(Text section begins)

Throughout the post draft media process, the Cowboys' decision makers have been adamant that they found multiple draft-able players in undrafted free agency this year. Each of which, of course, will have an opportunity to compete for a roster or practice squad spot this summer.

One of those players who almost certainly had a draft-able grade despite fall through all seven rounds, is Kansas defensive tackle Daniel Wise.

At 6'3" and 290 pounds, Wise projects as a 3-technique in the NFL, and should compete for that very role on the Cowboys defense. Wise is not an overly bendy or athletic player, but he has a good initial quickness which allows him to penetrate gaps well. Wise plays with excellent effort, having the type of motor that I'm sure Rod Marinelli valued highly during the pre-draft evaluations.

A strong and powerful interior presence, Wise can offer some upside as a pass rusher as well. He has quick, active, and heavy hands. When combining his hands with his get-off, Wise is a real threat as a pass rusher. Maybe his most impressive pass rushing quality, however, is the effort which he plays with. Never giving up on a play, you'll have to block Wise until the final whistle or he will threaten for effort sacks.

In college, Wise was often asked to be a two-gap defender from the 5-technique, but that's just not where he'll be at his best. Rather, he should be used in the role the Cowboys likely envision for him, allowing him to play with power at the point of attack and disrupt the running game.


But what are Daniel Wise's chances of even making the team?

The Cowboys made a concerted effort to improve their defensive line this offseason, specifically on the interior. By adding free agents like Kerry Hyder and drafting Trysten Hill 58th overall, Dallas has improved what was considered a weakness during the postseason a year ago.

Not all of these talented defensive tackles will make the team, though, it's simply a numbers a game. And cutting an undrafted free agent will certainly be easier to do than cutting someone who will be owed real money, or was acquired through premium draft capital.

Regardless, Daniel Wise will have the chance to prove his worth during training camp and the preseason. And based on how he projects through his college tape and physical attributes, he'll likely make those final decisions very difficult on the Cowboys' staff.

(Text section ends)
(Data for review begins)

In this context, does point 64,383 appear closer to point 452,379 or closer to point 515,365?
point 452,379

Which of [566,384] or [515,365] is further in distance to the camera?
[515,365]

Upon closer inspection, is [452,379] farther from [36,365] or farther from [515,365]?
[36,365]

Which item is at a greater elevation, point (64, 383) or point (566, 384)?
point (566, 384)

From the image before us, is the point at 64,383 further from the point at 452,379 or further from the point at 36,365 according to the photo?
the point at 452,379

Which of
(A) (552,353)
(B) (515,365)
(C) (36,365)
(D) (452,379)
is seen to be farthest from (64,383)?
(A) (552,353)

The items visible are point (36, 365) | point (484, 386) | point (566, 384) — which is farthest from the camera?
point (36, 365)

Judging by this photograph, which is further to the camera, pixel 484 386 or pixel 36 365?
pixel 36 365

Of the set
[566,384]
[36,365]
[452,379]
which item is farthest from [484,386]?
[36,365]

(Data for review ends)
(Data for review begins)

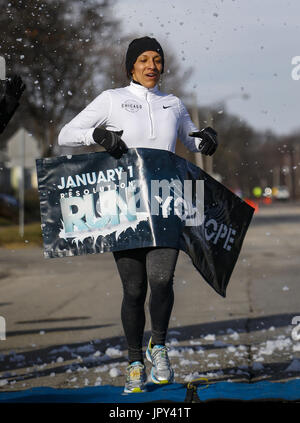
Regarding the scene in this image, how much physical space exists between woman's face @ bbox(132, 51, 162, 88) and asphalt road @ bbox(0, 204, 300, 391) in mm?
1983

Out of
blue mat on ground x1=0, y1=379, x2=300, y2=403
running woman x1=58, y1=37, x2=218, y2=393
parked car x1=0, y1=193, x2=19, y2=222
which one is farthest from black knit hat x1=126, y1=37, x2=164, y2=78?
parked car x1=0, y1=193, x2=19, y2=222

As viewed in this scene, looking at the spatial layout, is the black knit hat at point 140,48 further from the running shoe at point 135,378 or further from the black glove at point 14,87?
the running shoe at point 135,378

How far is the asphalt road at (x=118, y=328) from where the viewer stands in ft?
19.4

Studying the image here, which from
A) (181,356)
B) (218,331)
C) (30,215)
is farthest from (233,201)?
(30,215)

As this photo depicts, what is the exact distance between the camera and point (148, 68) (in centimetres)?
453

(Data for review ends)
(Data for review begins)

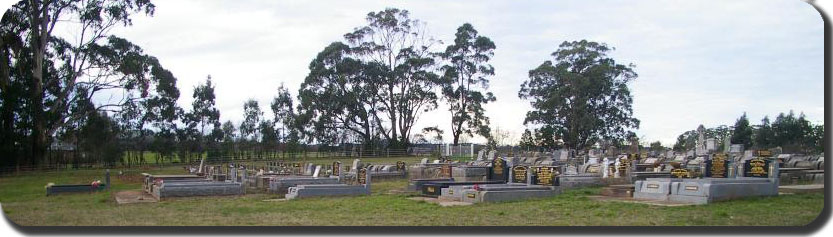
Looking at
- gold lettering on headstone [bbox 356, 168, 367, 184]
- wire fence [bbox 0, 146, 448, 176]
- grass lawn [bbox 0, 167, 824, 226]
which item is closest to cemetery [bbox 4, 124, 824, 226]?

(Data for review ends)

- [Prompt 1] In the article on Daniel Wise, which defensive position is Wise projected to play in the NFL?
- [Prompt 2] Echo the stretch of the article on Daniel Wise from "In college, Wise" through "a year ago.".
The material does not need to be used.

- [Written answer 1] He projects as a 3-technique.

- [Written answer 2]
In college, Wise was often asked to be a two-gap defender from the 5-technique, but that's just not where he'll be at his best. Rather, he should be used in the role the Cowboys likely envision for him, allowing him to play with power at the point of attack and disrupt the running game.


But what are Daniel Wise's chances of even making the team?

The Cowboys made a concerted effort to improve their defensive line this offseason, specifically on the interior. By adding free agents like Kerry Hyder and drafting Trysten Hill 58th overall, Dallas has improved what was considered a weakness during the postseason a year ago.